── TEXTE SOURCE ──
On ne doit pas s'y "attendre". Cela signifie que si l'on s'y attend, ce sera vainement, qu'il s'agira d'un espoir utopique. Pourquoi ne peut-on s'y attendre ? Qu'est-ce qui pousse Kant à l'affirmer ? D'abord des exemples empiriques. On peut citer le cas, par exemple, de Denys 1er que Platon ne réussit pas à rendre philosophe. Mais donner des exemples ne suffit pas. Il faut aussi s'interroger sur les raisons de cet échec ? Est-ce qu'il ne s'agit que d'un essai malheureux ? En ce cas on peut encore s'attendre à ce que les rois philosophent. Y a-t-il au contraire des causes profondes comme, par exemple, une incompatibilité essentielle, radicale, entre le métier de philosophe et celui de roi. ? C'est ce que veut dire Kant. Qu'est-ce qui rend les deux fonctions incompatibles ?

Pourquoi, en premier lieu, les rois ne peuvent-ils philosopher ?

Les rois sont d'abord jaloux de leur pouvoir et cherchent plus la gloire que la justice. Peut-être cherchent-ils plus à satisfaire leurs intérêts égoïstes indépendamment de la justice et du droit. Or on sait que le philosophe vise à l'objectivité du savoir, qu'il est désintéressé, qu'il ne cherche qu'à connaître et à faire entrer dans la réalité une rationalité maximale. Il semble donc bien que le roi soit le contraire du philosophe, qu'ils s'opposent par définition. On voit mal comment un homme qui ne cherche qu'à satisfaire ses ambitions et intérêts personnels puisse devenir philosophe. Cependant, est-ce vraiment ce que veut dire Kant ? Si c'est vraiment ce qu'il affirme, alors nul gouvernement juste n'est possible, tout souverain est un despote au moins en puissance qui agit sans tenir compte de la justice. Si tel est le cas, alors Kant se contredit car comment un tel roi pourrait-il suivre les avis du philosophe comme le préconisera la suite du texte ? Pourquoi celui qui refuse de suivre sa raison irait-il suivre les conseils de celui qui fait profession de la raison ? C'est impossible. Ce n'est donc pas toujours le caractère passionné et injuste du roi qui est en cause (même si c'est parfois le cas). Qu'est-ce qui différencie alors le roi du philosophe, même lorsqu'il veut gouverner avec justice ?

Le roi, contrairement au philosophe est un praticien qui s'occupe moins de théoriser longuement que d'agir. Or il arrive que théorie et pratique soient incompatibles. Le roi, parfois, n'a pas le temps. Il ne peut suspendre son jugement en vue de savoir si oui ou non il fait bien d'agir ainsi. Il est des moments où l'action n'attend pas sous peine de la perte du pays. Or cela est contraire à l'attitude philosophique qui se doit d'être prudente, de suspendre son jugement en l'absence de certitude. Le politique n'a pas toujours le temps de philosopher.
───
── DONNÉES FOURNIES ──
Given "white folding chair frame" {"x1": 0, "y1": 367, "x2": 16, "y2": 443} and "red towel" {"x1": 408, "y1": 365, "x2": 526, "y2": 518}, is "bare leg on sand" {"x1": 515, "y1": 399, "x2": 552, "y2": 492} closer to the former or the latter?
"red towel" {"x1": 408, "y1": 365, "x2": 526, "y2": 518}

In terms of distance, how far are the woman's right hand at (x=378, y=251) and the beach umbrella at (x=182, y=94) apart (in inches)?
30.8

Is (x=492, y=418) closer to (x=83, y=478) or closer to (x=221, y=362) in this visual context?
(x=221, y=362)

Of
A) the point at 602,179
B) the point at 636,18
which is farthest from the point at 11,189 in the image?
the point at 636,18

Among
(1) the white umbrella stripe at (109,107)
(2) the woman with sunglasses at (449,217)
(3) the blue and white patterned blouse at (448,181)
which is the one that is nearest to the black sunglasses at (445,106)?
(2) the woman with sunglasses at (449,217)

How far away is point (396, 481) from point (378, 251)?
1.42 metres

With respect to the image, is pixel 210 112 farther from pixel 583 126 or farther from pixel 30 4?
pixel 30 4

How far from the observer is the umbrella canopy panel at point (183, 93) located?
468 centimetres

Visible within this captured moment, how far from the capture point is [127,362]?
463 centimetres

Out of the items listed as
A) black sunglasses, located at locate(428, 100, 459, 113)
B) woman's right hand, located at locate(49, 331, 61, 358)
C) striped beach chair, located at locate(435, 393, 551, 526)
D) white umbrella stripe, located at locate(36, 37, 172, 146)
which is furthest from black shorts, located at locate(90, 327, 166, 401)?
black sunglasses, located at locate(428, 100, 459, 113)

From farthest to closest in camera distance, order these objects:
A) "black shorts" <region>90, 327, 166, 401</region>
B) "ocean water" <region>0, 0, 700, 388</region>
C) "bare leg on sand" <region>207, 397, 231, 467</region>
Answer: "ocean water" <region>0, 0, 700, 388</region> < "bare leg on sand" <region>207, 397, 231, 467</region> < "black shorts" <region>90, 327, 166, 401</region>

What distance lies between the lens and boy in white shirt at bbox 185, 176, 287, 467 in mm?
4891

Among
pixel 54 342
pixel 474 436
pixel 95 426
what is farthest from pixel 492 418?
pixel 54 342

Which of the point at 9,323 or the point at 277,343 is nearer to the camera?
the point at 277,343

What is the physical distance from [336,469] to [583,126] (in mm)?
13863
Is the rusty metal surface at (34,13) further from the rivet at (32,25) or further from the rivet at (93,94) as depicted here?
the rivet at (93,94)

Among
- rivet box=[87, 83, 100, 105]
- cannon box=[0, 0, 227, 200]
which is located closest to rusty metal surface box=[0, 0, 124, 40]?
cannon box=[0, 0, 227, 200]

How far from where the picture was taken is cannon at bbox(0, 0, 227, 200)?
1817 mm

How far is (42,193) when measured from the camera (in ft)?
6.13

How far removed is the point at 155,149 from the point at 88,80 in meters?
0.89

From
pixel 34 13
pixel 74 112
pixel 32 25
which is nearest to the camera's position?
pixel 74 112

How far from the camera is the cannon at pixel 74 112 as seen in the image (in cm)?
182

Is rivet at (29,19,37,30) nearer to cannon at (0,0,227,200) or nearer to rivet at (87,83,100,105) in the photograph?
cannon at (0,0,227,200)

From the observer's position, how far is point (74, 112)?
───
- _LES CONSIGNES_:
a. Résumez en deux phrases le texte sur les rois et la philosophie.
b. Poursuivez le texte sur les rois et la philosophie à partir de sa dernière phrase.

- _RÉPONSES PAR CONSIGNE_:
a. Selon Kant, on ne doit pas s'attendre à ce que les rois philosophent, car il existe une incompatibilité profonde entre le métier de roi et celui de philosophe, et pas seulement un échec accidentel comme celui de Platon avec Denys Ier. Cette incompatibilité ne vient pas toujours de l'ambition égoïste du roi, mais du fait que celui-ci est un praticien qui doit parfois agir sans attendre, alors que le philosophe doit suspendre son jugement en l'absence de certitude.

b.
Cependant, l'action ne presse pas toujours. Pourquoi alors, même dans ce cas, le roi ne peut-il être philosophe ?

Le roi doit utiliser des moyens non raisonnables. Il recourt à la violence (ce qui ne veut pas dire qu'il le fait toujours sans raison). Il est homme d'expérience et d'habileté. Parfois il lui faut ruser pour maintenir son pouvoir contre les jaloux. Même s'il s'agit d'un roi qui gouverne bien, ceux qui veulent gouverner par profit et s'emparer du pouvoir existent. Contre eux, la raison ne peut rien. Il faut employer la ruse, la violence, des moyens qui ne sont en rien philosophiques. Il faut savoir calculer (cf. Machiavel, Le Prince). La politique n'est pas seulement un savoir (même si elle l'est aussi), il y faut surtout l'habileté pratique, l'utilisation de calculs empiriques pour des raisons stratégiques. Un roi ne gouverne pas seul. Il est soutenu par des groupes et même un roi qui serait conscient de l'intérêt de son peuple doit tenir compte de ces groupes et s'en méfier. Le politique doit être habile, ce qui ne va pas parfois sans dissimulation. Pour mener à bien une politique même raisonnable, il faut parfois employer des moyens qui ne le sont pas. La politique est un art au sens où elle suppose le calcul en fonction d'une situation pratique toujours particulière. Le philosophe lui raisonne sur le général. Ses principes valent partout. Le politique, lui, doit s'adapter à des situations par définition toujours uniques s'il est vrai que l'histoire ne se répète pas.

L'exercice du pouvoir ne demande donc pas des qualités de philosophe. Cela ne signifie pas pour autant que le philosophe soit inutile au roi (nous le verrons dans la suite du texte). Mais les qualités du roi ne sont pas celles du philosophe. Si la théorie et la pratique sont liées, complémentaires, s'il est bon que le praticien soit aidé du théoricien, il n'en reste pas moins vrai que ce sont des activités différentes.

Pourquoi, en second lieu, ne faut-il pas non plus s'attendre à ce que les philosophes deviennent rois ?

D'abord un philosophe ne peut prendre le pouvoir par la force. Cela ferait de lui un tyran. La violence répugne au philosophe.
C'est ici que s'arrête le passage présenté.